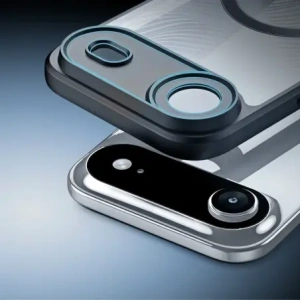 Etui Dux Ducis Aimo Mag z pierścieniem magnetycznym do Apple iPhone 17 Air czarne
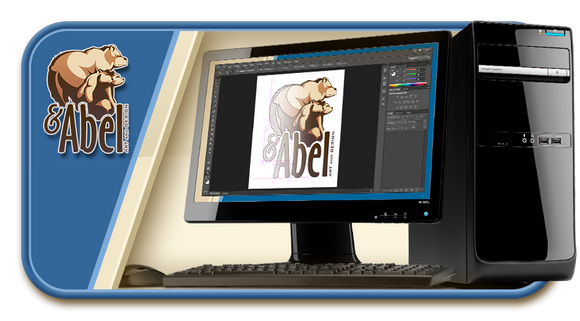 AndAbelArt offers professional full service freelance graphic design with over 25 years experience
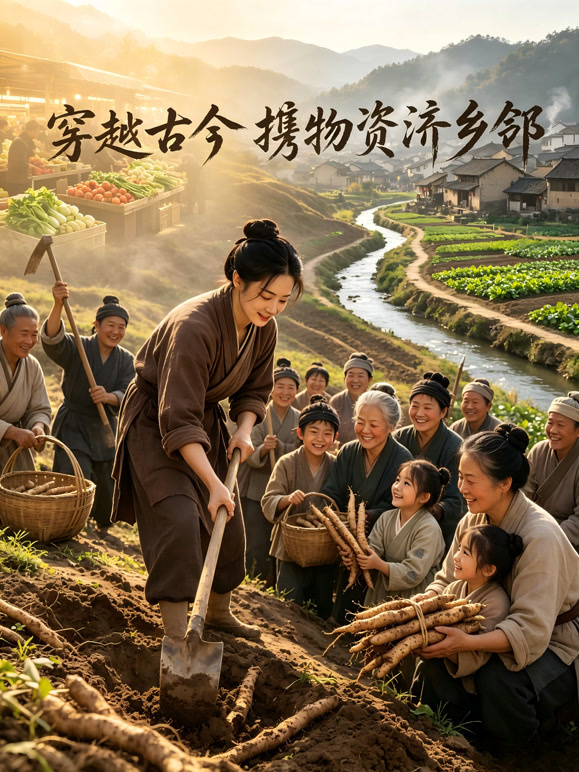 穿越古今 携物资济乡邻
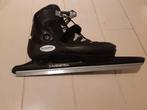 Zandstra lage noren maat 45, Sport en Fitness, Schaatsen, Ophalen, Zo goed als nieuw, Noren, Zandstra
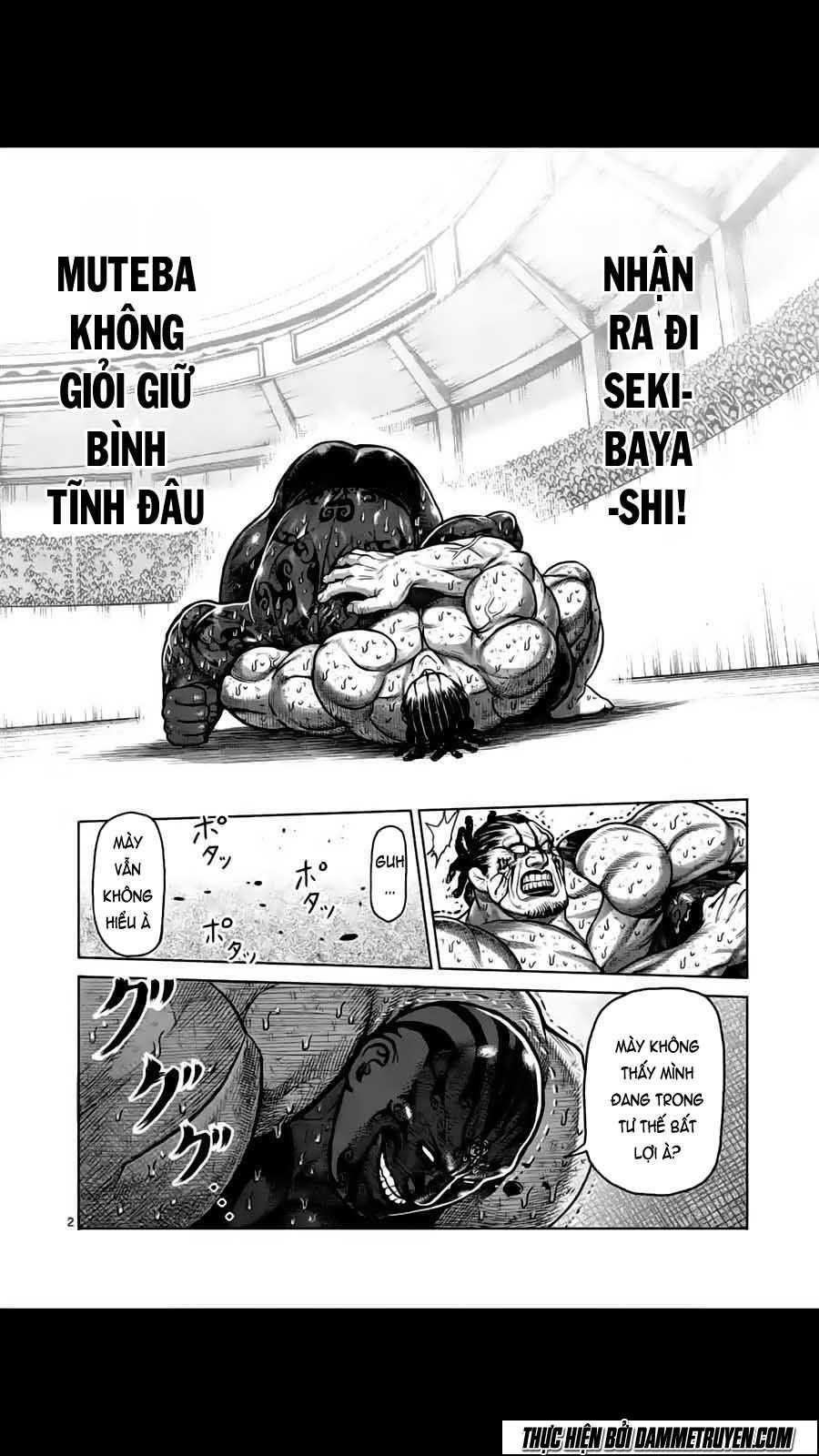 Kengan Ashua - Chương 143 - Trang 3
——
What to produce – Copy out all five rows above word for word, keeping only the text and leaving out the pictures.

Result –
 Etui Dux Ducis Aimo Mag z pierścieniem magnetycznym do Apple iPhone 17 Air czarne
 AndAbelArt offers professional full service freelance graphic design with over 25 years experience
 穿越古今 携物资济乡邻
 Zandstra lage noren maat 45, Sport en Fitness, Schaatsen, Ophalen, Zo goed als nieuw, Noren, Zandstra
 Kengan Ashua - Chương 143 - Trang 3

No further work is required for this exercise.